▼

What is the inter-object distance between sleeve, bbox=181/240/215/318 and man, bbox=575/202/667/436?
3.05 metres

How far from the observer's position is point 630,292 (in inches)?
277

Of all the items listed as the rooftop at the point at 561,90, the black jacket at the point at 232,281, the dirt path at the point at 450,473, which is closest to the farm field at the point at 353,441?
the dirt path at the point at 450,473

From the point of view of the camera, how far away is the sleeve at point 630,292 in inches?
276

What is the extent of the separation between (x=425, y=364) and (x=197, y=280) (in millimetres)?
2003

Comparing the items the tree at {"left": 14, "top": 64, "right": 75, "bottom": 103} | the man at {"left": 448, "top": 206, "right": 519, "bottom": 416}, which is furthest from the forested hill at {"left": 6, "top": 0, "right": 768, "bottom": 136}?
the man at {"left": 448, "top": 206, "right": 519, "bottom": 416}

▲
▼

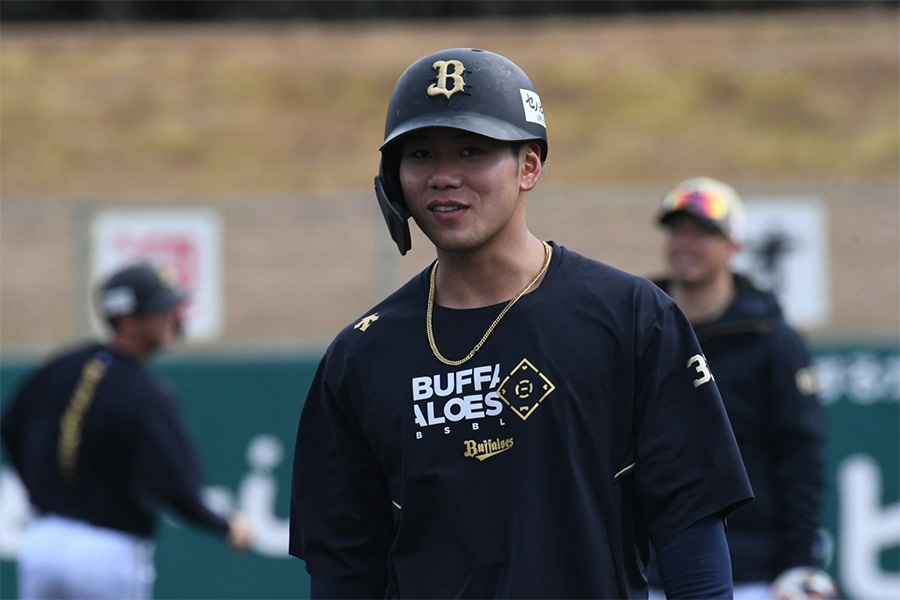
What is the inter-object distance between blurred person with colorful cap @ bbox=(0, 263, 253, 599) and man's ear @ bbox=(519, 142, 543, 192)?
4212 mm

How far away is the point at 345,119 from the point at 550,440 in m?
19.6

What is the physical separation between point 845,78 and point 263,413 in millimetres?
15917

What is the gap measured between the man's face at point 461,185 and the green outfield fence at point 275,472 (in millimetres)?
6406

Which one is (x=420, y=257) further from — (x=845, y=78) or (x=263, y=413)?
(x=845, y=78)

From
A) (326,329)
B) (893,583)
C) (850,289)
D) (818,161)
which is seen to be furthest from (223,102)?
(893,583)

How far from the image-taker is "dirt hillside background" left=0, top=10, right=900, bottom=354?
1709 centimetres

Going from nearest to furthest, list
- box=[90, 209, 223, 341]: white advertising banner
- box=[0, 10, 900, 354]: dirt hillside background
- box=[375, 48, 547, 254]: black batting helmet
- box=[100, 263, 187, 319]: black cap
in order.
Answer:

▲
▼

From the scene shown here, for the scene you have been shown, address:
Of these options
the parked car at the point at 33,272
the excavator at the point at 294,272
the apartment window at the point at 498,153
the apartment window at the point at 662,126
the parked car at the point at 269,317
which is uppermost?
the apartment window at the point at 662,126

▲

→ What is being asked
Copy out the items above word for word, from the line containing "How far away is the point" through the line containing "1709 centimetres", including both of those lines.

→ Task output
How far away is the point at 345,119 from the point at 550,440 in m?
19.6

What is the physical separation between point 845,78 and point 263,413 in millimetres?
15917

What is the gap measured between the man's face at point 461,185 and the green outfield fence at point 275,472 (in millimetres)?
6406

Which one is (x=420, y=257) further from — (x=845, y=78) or (x=263, y=413)?
(x=845, y=78)

From
A) (326,329)
B) (893,583)
C) (850,289)
D) (818,161)
which is seen to be furthest from (223,102)?
(893,583)

How far from the image-taker is "dirt hillside background" left=0, top=10, right=900, bottom=354?
1709 centimetres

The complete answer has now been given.